The United States has urged China to end its military, diplomatic, and economic pressure against Taiwan, State Department spokesperson Ned Price said.
"We urge Beijing to cease its military, diplomatic, and economic pressure against Taiwan and instead engage in meaningful dialogue with Taiwan's democratically elected leadership," Price said during a briefing on Tuesday (local time).
He added, "We will counter China's aggressive and coercive actions, sustain our key military advantages, defend democratic values, invest in advanced technologies, and restore our vital security partnerships."
Price said that Washington sees its alliances and partnerships as a force multiplier across any range of challenges including the downward spiralling relationship with Beijing.

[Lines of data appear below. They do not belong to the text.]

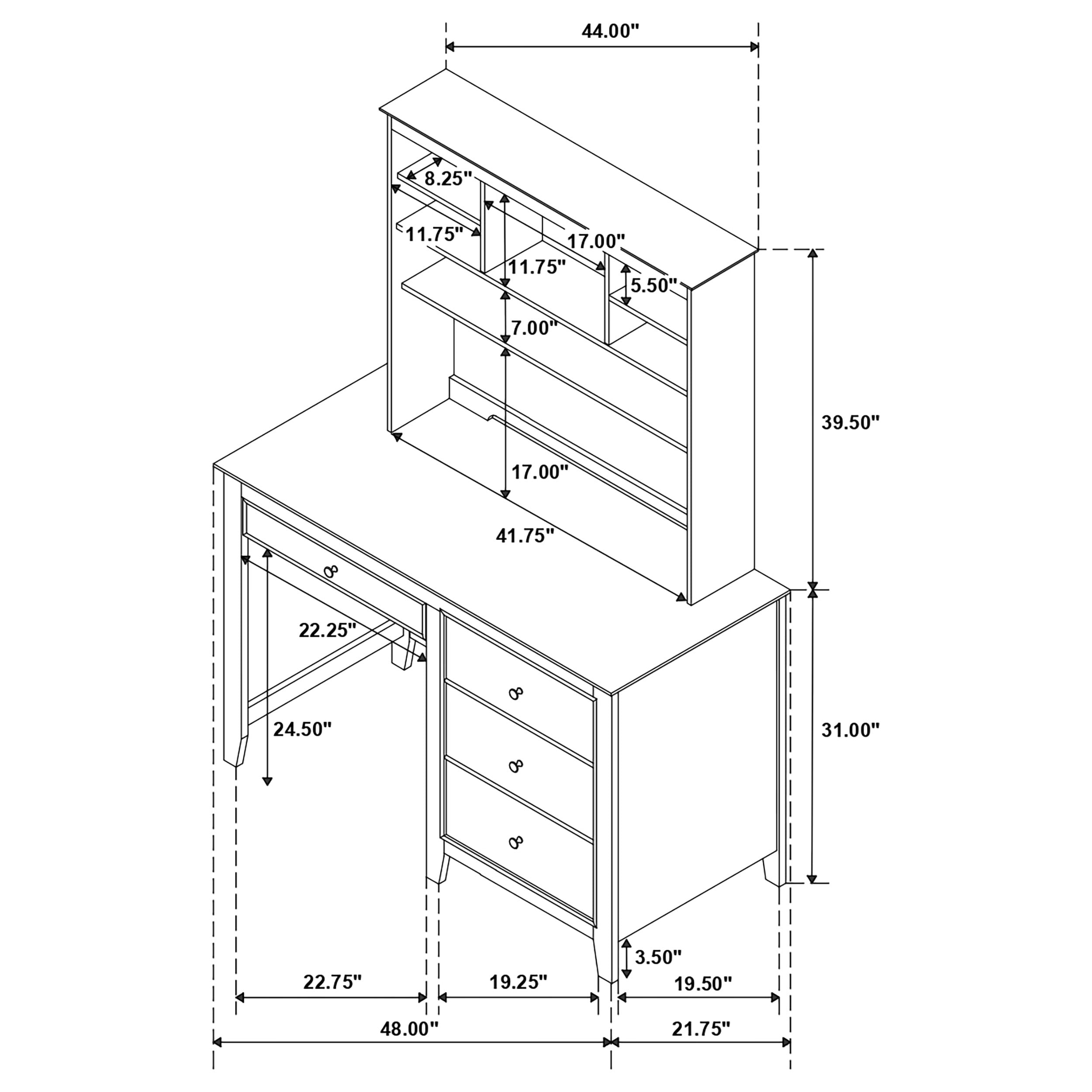 44.00"

8.25"

11.75"

17.00"

11.75"

5.50"

7.00"

39.50"

17.00"

41.75"

22.25"

24.50"

31.00"

3.50"

22.75"

19.25"

19.50"

48.00"

21.75"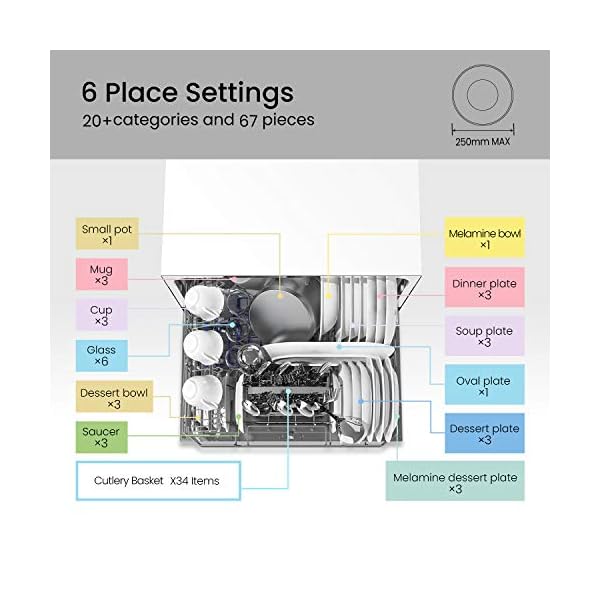 6 Place Settings
20+categories and 67 pieces

250mm MAX

Small pot
×1

Mug
×3

Cup
×3

Glass
×6

Dessert bowl
×3

Saucer
×3

Cutlery Basket X34 Items

Melamine bowl
×1

Dinner plate
×3

Soup plate
×3

Oval plate
×1

Dessert plate
×3

Melamine dessert plate
×3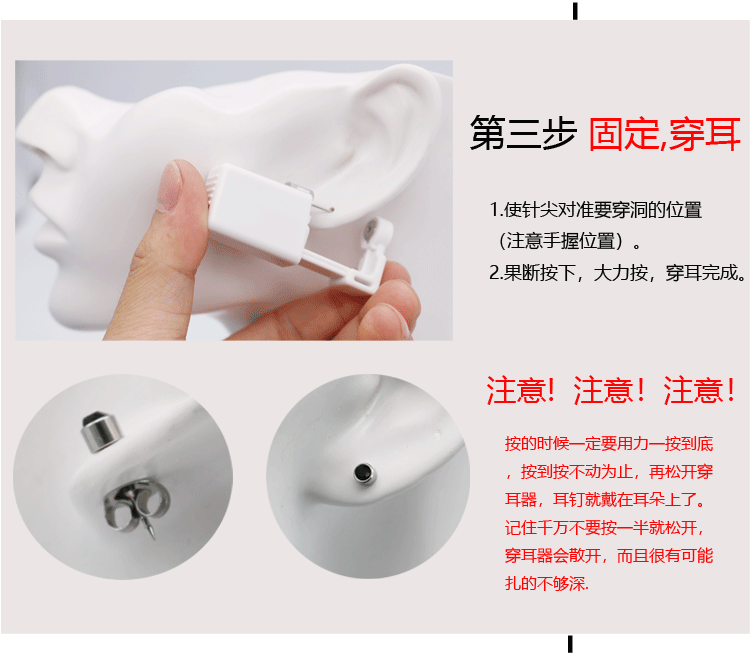 第三步 固定,穿耳

1.使针尖对准要穿洞的位置（注意手握位置）。
2.果断按下，大力按，穿耳完成。

注意！注意！注意！

按的时候一定要用力一按到底，按到按不动为止，再松开穿耳器，耳钉就戴在耳朵上了。记住千万不要按一半就松开，穿耳器会散开，而且很有可能扎的不够深.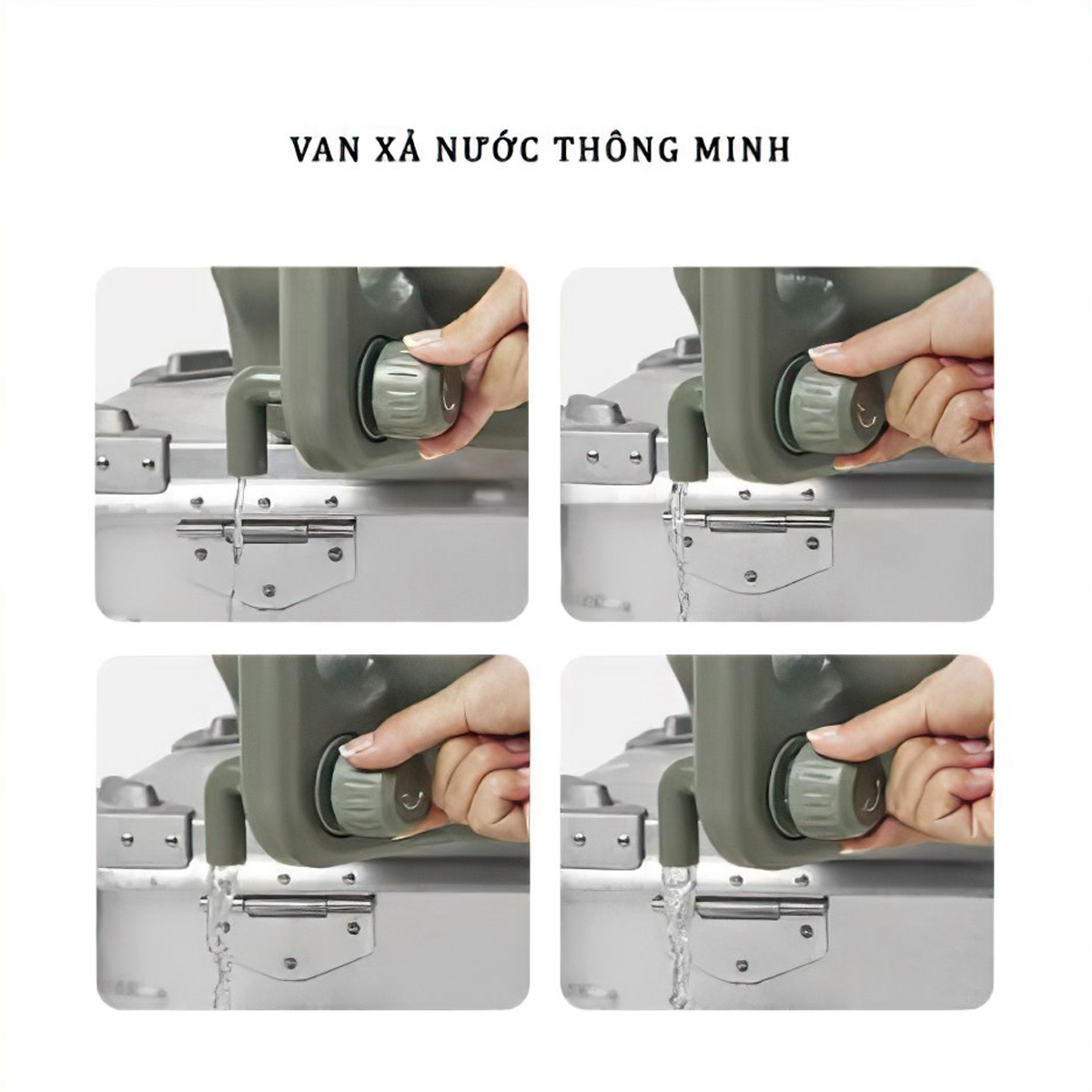 VAN XẢ NƯỚC THÔNG MINH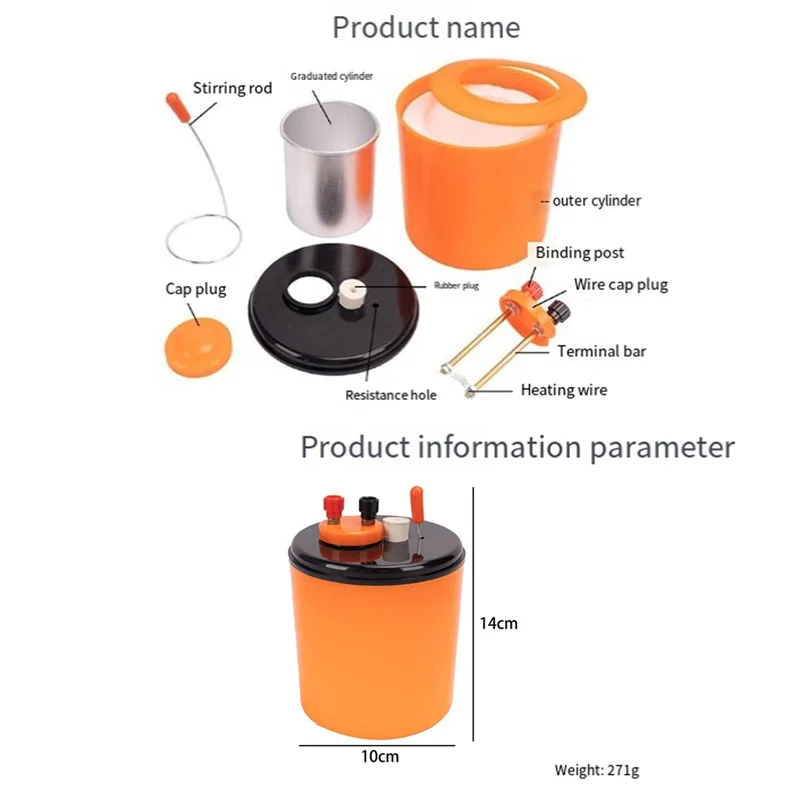 Product name

Stirring rod

Graduated cylinder

-- outer cylinder

Binding post

Cap plug

Rubber plug

Wire cap plug

Terminal bar

Resistance hole

Heating wire

Product information parameter

14cm

10cm

Weight: 271g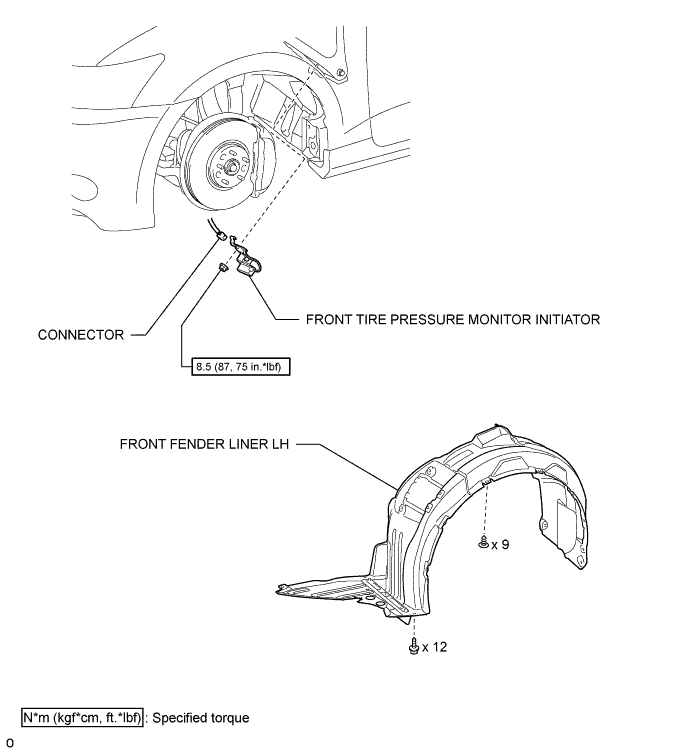 CONNECTOR

FRONT TIRE PRESSURE MONITOR INITIATOR

8.5 (87, 75 in.*lbf)

FRONT FENDER LINER LH

x 9

x 12

N*m (kgf*cm, ft.*lbf) : Specified torque

o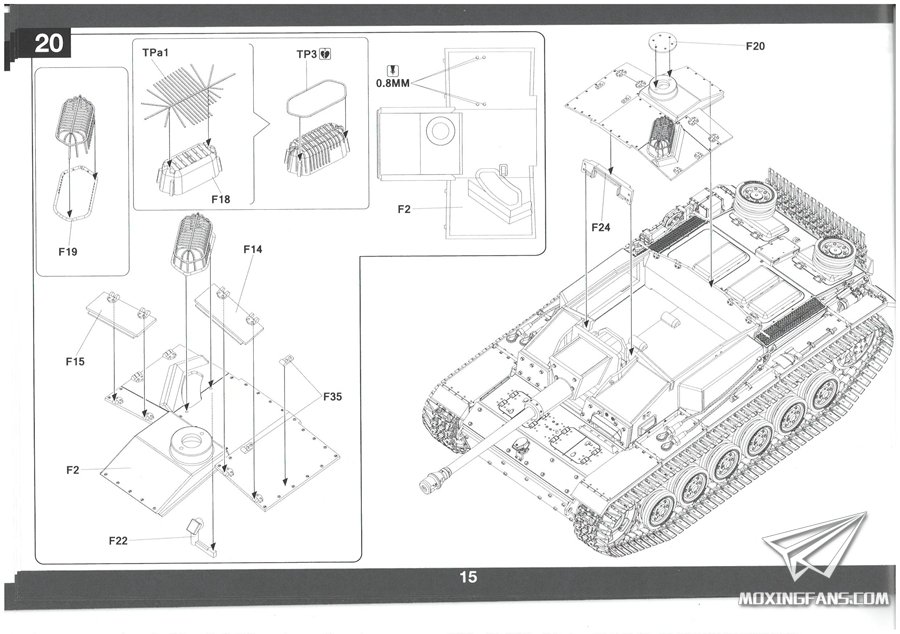 20

TPa1

TP3

0.8MM

F20

F18

F19

F2

F24

F14

F15

F35

F2

F22

15

MOXINGFANS.COM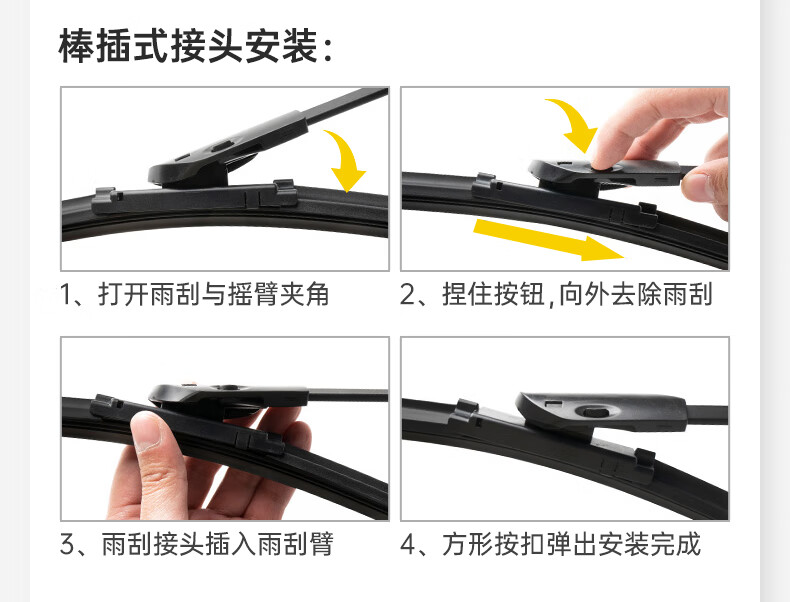 棒插式接头安装：

1、打开雨刮与摇臂夹角

2、捏住按钮，向外去除雨刮

3、雨刮接头插入雨刮臂

4、方形按扣弹出安装完成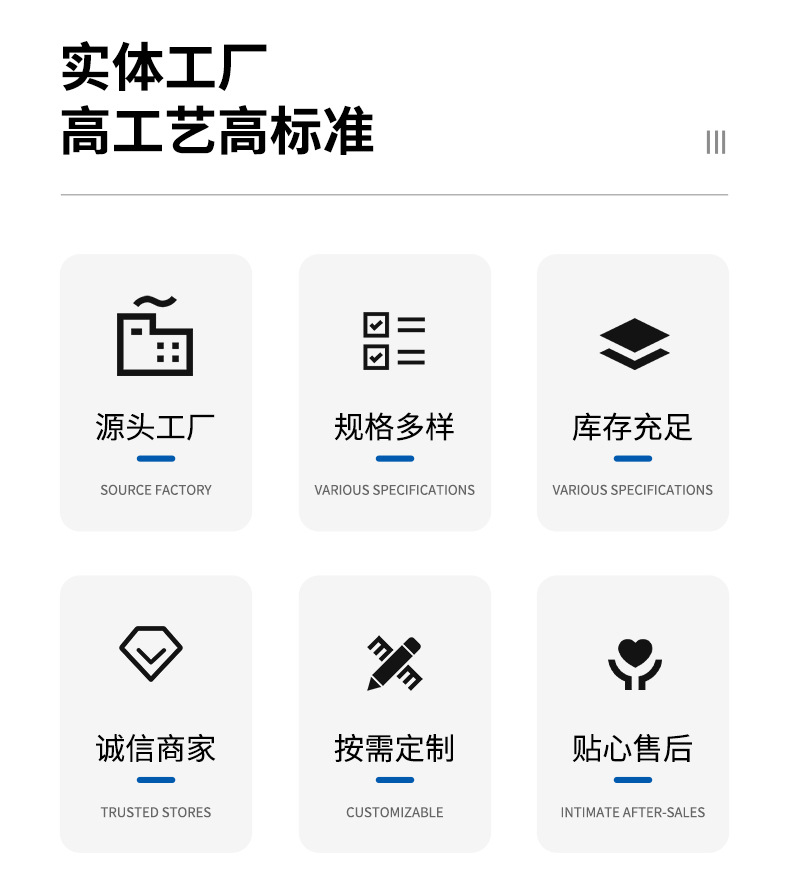 实体工厂
高工艺高标准

源头工厂
SOURCE FACTORY

规格多样
VARIOUS SPECIFICATIONS

库存充足
VARIOUS SPECIFICATIONS

诚信商家
TRUSTED STORES

按需定制
CUSTOMIZABLE

贴心售后
INTIMATE AFTER-SALES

The State Department spokesperson added, "we want to make sure that we are in lockstep with those allies, in lockstep with those partners, and then you can expect that there will be engagement in several areas with China."
According to South China Morning Post, foreign policy leaders and professionals in the United States support the use of American troops to defend Taiwan in the event of a Chinese invasion, but it is opposed by the majority of the US public, a new survey has found.
In a report published on Monday, The Chicago Council on Global Affairs said that most of the more than 900 surveyed opinion leaders - including executive branch officials, congressional staff, think tank scholars, academics, journalists and interest group representatives - favoured a US military defence of Taiwan in an invasion scenario.
These remarks from the State Department come as the United States and Taiwan strengthen their ties, China has threatened that "Taiwan's independence" means war.
Wu Qian, spokesperson of China's Ministry of National Defence, on January 28 "warned" the people wanting "Taiwan independence" and said that "those who play with fire will set themselves on fire, and seeking 'Taiwan independence' means nothing but war".
Beijing claims full sovereignty over Taiwan, a democracy of almost 24 million people located off the southeastern coast of mainland China, despite the fact that the two sides have been governed separately for more than seven decades.
Taipei, on the other hand, has countered the Chinese aggression by increasing strategic ties with democracies including the US, which has been repeatedly opposed by Beijing.